### Source excerpt
• • • •

Manly will want to tighten up their defence given they missed more tackles than any other top-eight side in 2013. Glenn Stewart missed more tackles than any other forward last season, with 55, and Watmough wasn't too far behind (48). Steve Matai missed the second most of any centre (55 behind the Storm's Will Chambers with 60) while Jamie Lyon was third among centres for tackles missed (50) and Matt Ballin missed the most of any hooker (54).
How's Their Depth?
Outside of the halves it's pretty good, but if either of Foran or Cherry-Evans go down they'll be in strife. Lyon can fill in at five-eighth but that disrupts a pretty effective centre pairing. Wests Tigers recruit Manaia Rudolph looks a promising prospect as an understudy to Foran and Titans recruit Kayne Lawton offers some utility value but is predominantly a dummy half. Elsewhere, promising youngsters Peta Hiku and Clint Gutherson are on hand to fill in for fullback Brett Stewart if he misses games due to injury or rep duty, or to cover for wingers David Williams and Jorge Taufua. Cheyse Blair and Esi Tonga provide cover in the centres and as outlined above there is plenty of jostling for forward spots.

• • • •

### Short task 1
Reproduce the portion of the rugby league passage starting with "Manly will want" and going on through "How's Their Depth?".
The rugby league passage and the rows bear no relation to one another.

### Data provided

• • • •

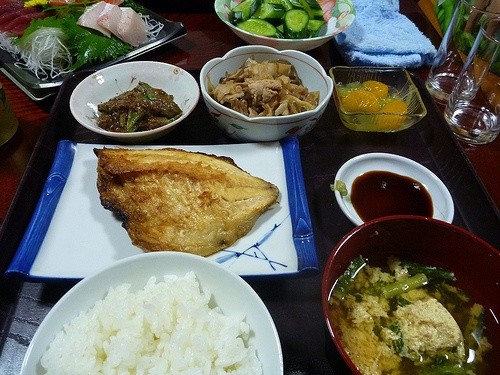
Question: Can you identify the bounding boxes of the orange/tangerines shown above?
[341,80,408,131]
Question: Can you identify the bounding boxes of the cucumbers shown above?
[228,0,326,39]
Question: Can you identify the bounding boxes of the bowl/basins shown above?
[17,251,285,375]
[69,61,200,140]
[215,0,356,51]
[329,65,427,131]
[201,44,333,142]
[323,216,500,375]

• • • •

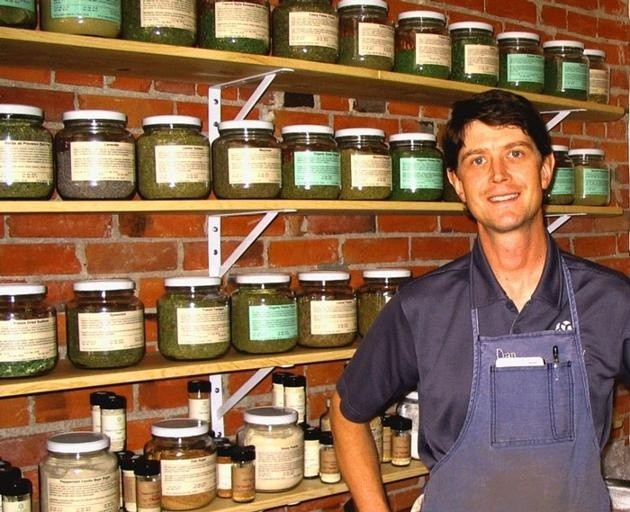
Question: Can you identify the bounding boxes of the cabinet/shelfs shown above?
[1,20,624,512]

• • • •

### Short task 2
Count the lines in the rows that contain the string "Question", treating uppercase and lowercase as distinct, and state only the number.

### Written answer 1
Manly will want to tighten up their defence given they missed more tackles than any other top-eight side in 2013. Glenn Stewart missed more tackles than any other forward last season, with 55, and Watmough wasn't too far behind (48). Steve Matai missed the second most of any centre (55 behind the Storm's Will Chambers with 60) while Jamie Lyon was third among centres for tackles missed (50) and Matt Ballin missed the most of any hooker (54).
How's Their Depth?

### Written answer 2
4